Sunday, March 8, 2009

It Was a Cheerful Home at the Austens'

The Steventon Rectory, the house in which Jane Austen grew up with her parents and five brothers and sisters. Here she wrote her youthful History of England from the Reign of Henry the 4th to the Death of Charles the 1st, which she prefaced thusly: "By a partial, prejudiced, & ignorant Historian. To Miss Austen eldest daughter of the Revd George Austen, this book is inscribed with all due respect by The Author N.B. There will be very few Dates in this History."

One reason why Jane Austen might make a distinction between house and home was the liveliness and love in her own family, which exhibited a spirit of playfulness that seems curiously missing in the film Becoming Jane.

According to David Cecil's A Portrait of Jane Austen, her mother, Cassandra, had more aristocatic connections than her husband but "much enjoyed jokes. She was herself a humorist -- writing entertaining light verses -- and a vivacious talker 'uniting,' it was said, 'strong common sense with a lively imagination' and a crisp epigrammatic phrase....

"Born and bred a country woman and by nature contented, she threw herself into the duties of the rural and domestic existence in which fate had placed her. It did not bother her that she was forced to arrive for the first time at her new home sitting alone with many of her belongings on a feather bed perched on top of a wagon; the track leading to Steventon Rectory was too rough going for any more genteel conveyance; and from that day on, her small slight determined figure, dressed usually during these first years in a scarlet riding habit, was always on the go, seeing after children and household and superintending brewing and baking, and cows and chickens.... She did the family mending in the drawing room and went on doing it, even if interrupted by strangers paying a formal call. Yet she still found time and spirit to talk entertainingly and write lively chatty letters reporting family news to her friends and relations....


Jane's bedroom in Chawton, her last home, where she produced most of her novels. The furnishings in the Austen home were always sparse but not displeasing. Wrote the young Jane, of her favored queen, Mary Stuart: "Oh! What must this bewitching Princess, whose only friend was then the Duke of Norfolk, and whose only ones now Mr Whitaker, Mrs Lefroy, Mrs Knight and myself..."

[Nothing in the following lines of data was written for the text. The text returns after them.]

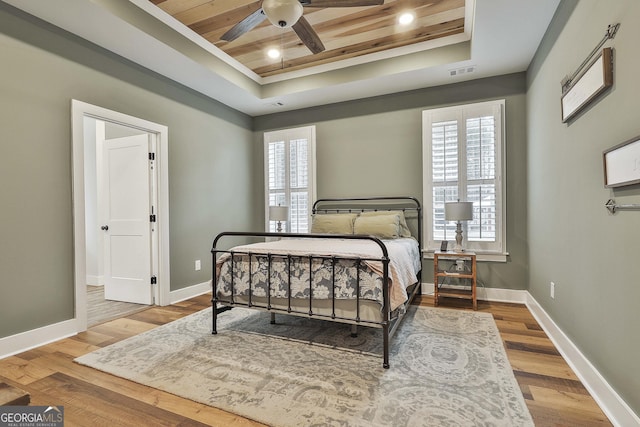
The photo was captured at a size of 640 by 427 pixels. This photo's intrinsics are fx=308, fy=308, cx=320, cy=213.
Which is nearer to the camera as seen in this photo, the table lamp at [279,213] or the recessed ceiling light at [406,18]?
Result: the recessed ceiling light at [406,18]

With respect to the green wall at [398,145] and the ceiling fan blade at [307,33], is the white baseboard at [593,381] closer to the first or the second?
the green wall at [398,145]

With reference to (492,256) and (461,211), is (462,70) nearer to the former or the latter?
(461,211)

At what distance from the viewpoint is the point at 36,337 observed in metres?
2.53

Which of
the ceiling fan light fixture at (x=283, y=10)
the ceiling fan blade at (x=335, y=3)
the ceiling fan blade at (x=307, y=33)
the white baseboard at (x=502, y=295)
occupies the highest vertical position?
the ceiling fan blade at (x=335, y=3)

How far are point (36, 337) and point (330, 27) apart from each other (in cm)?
394

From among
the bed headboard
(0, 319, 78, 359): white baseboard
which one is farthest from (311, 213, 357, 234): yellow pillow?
(0, 319, 78, 359): white baseboard

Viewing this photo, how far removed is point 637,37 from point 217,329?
338cm

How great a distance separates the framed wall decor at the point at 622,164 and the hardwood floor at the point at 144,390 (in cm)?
122

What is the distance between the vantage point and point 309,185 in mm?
4820

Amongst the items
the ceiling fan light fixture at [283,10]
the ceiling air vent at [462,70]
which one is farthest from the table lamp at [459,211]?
the ceiling fan light fixture at [283,10]

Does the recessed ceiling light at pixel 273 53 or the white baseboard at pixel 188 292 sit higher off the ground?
the recessed ceiling light at pixel 273 53

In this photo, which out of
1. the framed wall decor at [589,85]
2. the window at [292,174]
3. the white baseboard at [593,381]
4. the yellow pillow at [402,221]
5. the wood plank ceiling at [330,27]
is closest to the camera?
the white baseboard at [593,381]

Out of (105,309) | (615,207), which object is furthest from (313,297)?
(105,309)

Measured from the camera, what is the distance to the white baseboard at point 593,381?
1480mm
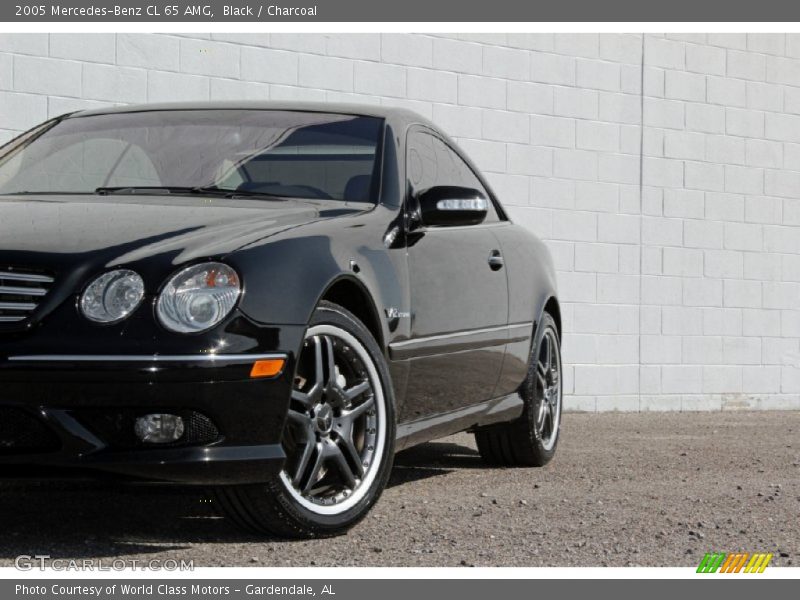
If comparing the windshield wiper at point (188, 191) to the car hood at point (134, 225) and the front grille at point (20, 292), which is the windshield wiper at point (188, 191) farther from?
the front grille at point (20, 292)

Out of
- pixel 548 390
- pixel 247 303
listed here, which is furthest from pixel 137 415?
pixel 548 390

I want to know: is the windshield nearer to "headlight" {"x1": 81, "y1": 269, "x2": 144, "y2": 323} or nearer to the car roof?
the car roof

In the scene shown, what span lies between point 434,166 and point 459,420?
106 cm

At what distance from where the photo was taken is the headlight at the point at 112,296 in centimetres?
410

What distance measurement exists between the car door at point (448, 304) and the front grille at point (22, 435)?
137 centimetres

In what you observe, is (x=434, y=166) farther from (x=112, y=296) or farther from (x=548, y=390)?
(x=112, y=296)

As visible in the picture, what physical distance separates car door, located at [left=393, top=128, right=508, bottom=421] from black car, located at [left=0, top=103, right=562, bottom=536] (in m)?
0.01

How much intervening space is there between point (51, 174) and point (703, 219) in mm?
Answer: 7224

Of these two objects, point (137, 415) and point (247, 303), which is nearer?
point (137, 415)

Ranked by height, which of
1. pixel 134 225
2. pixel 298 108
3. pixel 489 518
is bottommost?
pixel 489 518

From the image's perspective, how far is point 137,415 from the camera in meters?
4.10

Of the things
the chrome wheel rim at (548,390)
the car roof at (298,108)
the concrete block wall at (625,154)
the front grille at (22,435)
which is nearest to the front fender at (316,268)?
the front grille at (22,435)

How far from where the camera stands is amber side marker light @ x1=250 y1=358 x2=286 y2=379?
4.19m

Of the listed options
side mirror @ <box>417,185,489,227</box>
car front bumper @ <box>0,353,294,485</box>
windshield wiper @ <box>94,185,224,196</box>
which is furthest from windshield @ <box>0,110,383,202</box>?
car front bumper @ <box>0,353,294,485</box>
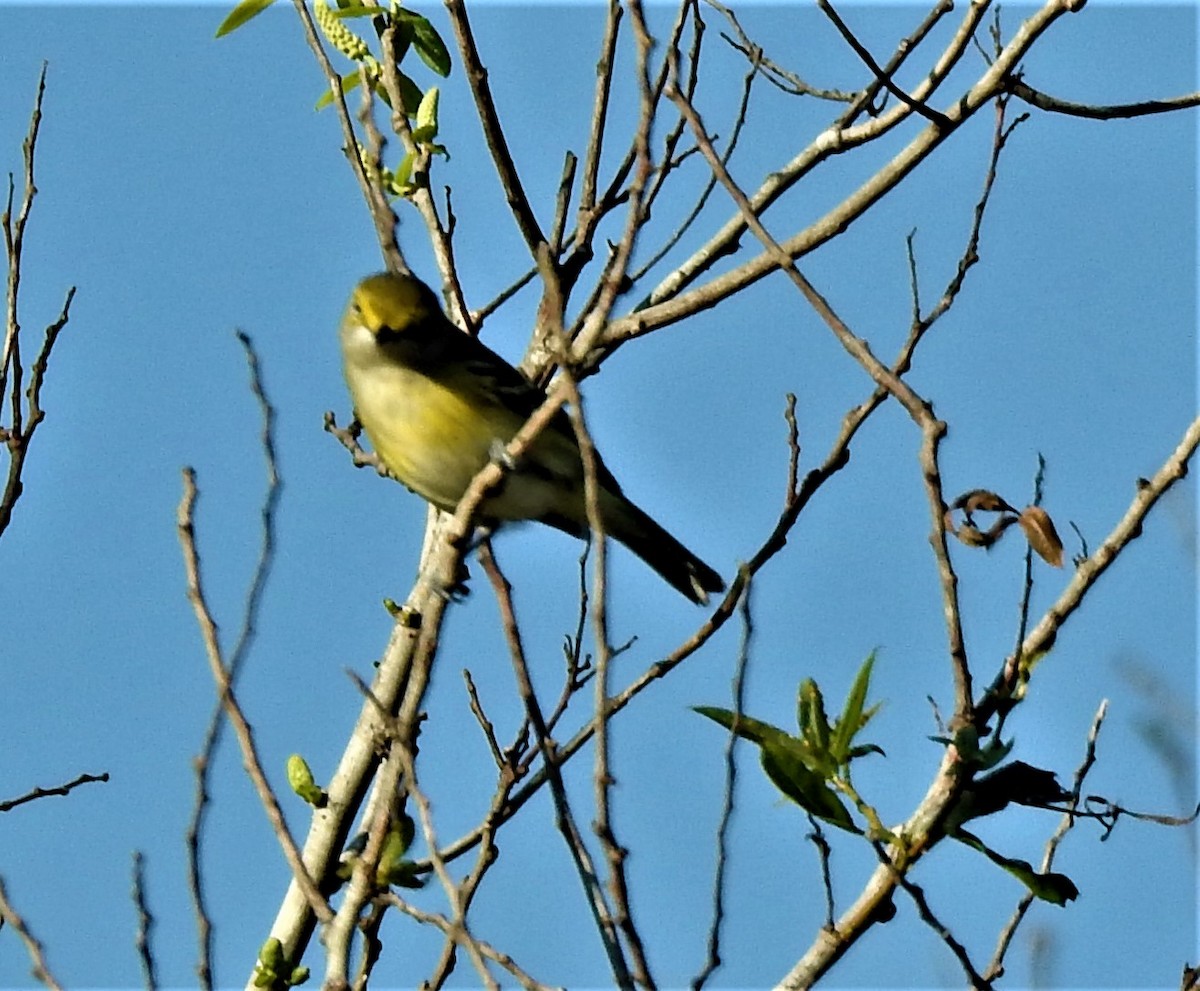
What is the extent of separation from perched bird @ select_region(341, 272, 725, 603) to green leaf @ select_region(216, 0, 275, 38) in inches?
45.1

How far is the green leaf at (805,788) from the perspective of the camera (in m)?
3.69

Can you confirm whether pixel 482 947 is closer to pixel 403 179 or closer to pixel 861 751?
pixel 861 751

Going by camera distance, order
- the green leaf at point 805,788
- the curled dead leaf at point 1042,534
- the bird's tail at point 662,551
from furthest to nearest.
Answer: the bird's tail at point 662,551 < the green leaf at point 805,788 < the curled dead leaf at point 1042,534

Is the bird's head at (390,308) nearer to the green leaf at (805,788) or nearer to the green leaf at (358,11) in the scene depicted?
the green leaf at (358,11)

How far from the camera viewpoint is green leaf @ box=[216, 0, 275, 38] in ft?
17.8

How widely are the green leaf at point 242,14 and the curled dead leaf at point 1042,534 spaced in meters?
3.23

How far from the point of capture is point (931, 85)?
4.92 meters

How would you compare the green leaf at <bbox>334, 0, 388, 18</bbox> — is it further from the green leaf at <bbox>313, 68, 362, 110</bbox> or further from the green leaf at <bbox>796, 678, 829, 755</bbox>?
the green leaf at <bbox>796, 678, 829, 755</bbox>

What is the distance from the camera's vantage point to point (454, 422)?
6.32 m

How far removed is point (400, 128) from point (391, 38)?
29 cm

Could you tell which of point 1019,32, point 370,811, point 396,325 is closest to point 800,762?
point 370,811

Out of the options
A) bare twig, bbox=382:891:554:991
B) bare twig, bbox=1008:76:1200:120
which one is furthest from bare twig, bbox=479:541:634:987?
bare twig, bbox=1008:76:1200:120

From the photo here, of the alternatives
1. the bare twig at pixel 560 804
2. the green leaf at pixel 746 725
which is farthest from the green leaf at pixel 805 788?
the bare twig at pixel 560 804

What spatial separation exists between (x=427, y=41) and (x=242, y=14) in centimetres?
60
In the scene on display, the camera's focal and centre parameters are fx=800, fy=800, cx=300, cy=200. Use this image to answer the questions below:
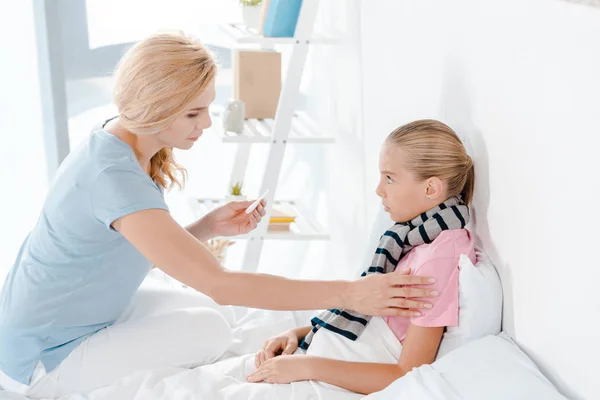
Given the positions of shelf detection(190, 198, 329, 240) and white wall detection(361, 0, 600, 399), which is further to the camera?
shelf detection(190, 198, 329, 240)

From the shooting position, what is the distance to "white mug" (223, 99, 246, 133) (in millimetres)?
2678

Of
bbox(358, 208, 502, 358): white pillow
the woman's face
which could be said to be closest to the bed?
bbox(358, 208, 502, 358): white pillow

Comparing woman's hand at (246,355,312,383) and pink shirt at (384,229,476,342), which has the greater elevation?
pink shirt at (384,229,476,342)

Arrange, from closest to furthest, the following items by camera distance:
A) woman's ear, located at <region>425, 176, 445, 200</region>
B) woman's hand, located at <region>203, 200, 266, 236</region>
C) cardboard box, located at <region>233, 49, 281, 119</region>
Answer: woman's ear, located at <region>425, 176, 445, 200</region> < woman's hand, located at <region>203, 200, 266, 236</region> < cardboard box, located at <region>233, 49, 281, 119</region>

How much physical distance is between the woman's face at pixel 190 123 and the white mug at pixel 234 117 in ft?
3.09

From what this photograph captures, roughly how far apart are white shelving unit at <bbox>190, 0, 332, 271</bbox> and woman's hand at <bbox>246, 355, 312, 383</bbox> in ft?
3.70

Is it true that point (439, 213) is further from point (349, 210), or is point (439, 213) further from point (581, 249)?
point (349, 210)

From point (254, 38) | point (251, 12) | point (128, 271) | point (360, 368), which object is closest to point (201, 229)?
point (128, 271)

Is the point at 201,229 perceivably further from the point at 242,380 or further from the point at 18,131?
the point at 18,131

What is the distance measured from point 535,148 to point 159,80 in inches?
28.5

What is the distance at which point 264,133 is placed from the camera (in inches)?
106

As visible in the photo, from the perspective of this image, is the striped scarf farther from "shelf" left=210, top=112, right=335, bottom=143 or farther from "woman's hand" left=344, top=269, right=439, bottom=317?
"shelf" left=210, top=112, right=335, bottom=143

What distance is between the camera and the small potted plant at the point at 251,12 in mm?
2779

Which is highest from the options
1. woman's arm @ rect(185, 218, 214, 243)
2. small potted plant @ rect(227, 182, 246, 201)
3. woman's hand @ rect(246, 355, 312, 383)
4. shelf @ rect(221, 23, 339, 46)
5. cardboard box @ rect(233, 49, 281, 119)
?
shelf @ rect(221, 23, 339, 46)
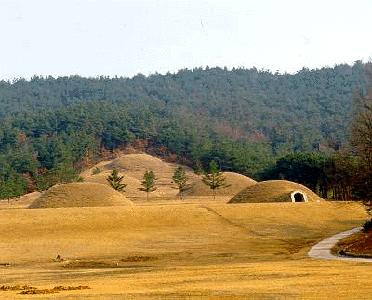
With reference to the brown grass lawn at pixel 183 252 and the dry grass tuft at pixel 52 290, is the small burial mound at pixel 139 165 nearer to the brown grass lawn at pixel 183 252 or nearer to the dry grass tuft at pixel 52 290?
the brown grass lawn at pixel 183 252

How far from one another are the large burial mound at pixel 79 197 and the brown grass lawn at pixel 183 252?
14.3m

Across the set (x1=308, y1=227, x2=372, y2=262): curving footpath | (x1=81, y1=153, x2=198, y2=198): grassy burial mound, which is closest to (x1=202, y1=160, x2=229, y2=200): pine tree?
(x1=81, y1=153, x2=198, y2=198): grassy burial mound

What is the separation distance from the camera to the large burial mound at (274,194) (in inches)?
3433

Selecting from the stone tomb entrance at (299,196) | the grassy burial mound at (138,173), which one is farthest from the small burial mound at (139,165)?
the stone tomb entrance at (299,196)

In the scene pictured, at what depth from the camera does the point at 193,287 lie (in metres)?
24.8

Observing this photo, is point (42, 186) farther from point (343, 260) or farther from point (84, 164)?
point (343, 260)

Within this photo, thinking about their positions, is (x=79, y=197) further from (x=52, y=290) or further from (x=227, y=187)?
(x=52, y=290)

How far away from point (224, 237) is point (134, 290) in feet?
113

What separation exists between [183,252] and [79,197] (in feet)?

"Indeed home life at Steventon was affectionate, cheerful, untroubled.... Home had fostered their cleverness especially on its literary side. They had inherited this from their father and he had encouraged it, partly by reading aloud to them -- reading aloud was a great feature of Austen family life -- and partly by giving them the run of the library. There they grew acquainted with Pope's poems and Shakespeare's, with the essays of Addison and Johnson, with the novels of Richardson and Sterne and Fielding and Fanny Burney....

"From reading it was a short step to writing; several of the Austens went in for writing if only skits and occasional verses. They also amused themselves with word games and paper games; and with conversation. Their talk, one gathers, was lively and lighthearted in tone, more concerned with personalities than with ideas or public affairs. What is rare in clever families, it was uncontroversial. 'It was not their habit to dispute or argue with each other, even about small matters,' said an observer.... Their principles were those of the moral and religious orthodox Anglicanism instilled into them by their father; they set a special value on the virtues of unselfishness and self-control, prudence and good humour. When young, this more serious side of them was less in evidence than their jokes. The sense of comedy flourished at Steventon Rectory, exuberant, mischievous, delighting in human absurdity, detecting and making fun of any kind of affectation or silliness or false sentiment....

"The Austen corporate personality combined qualities not often found together. It was at once affectionate and unsentimental, satirical and good-tempered, orthodox and highly intelligent."

Jane was a devout Anglican all of her life and, in her last years when she was ill, also wrote prayers that were filled with both repentance and thanksgiving and also hope:

More particularly do we pray for the safety and welfare of our own family and friends wheresoever dispersed, beseeching thee to avert from them all material and lasting evil of body or mind: and may we by the assistance of thy Holy Spirit so conduct ourselves on earth as to secure an eternity of happiness with each other in Thy Heavenly Kingdom.


The church at Steventon, where Jane's father was the reverend and where Jane went to church with her family until she was 25, when the family moved to Bath.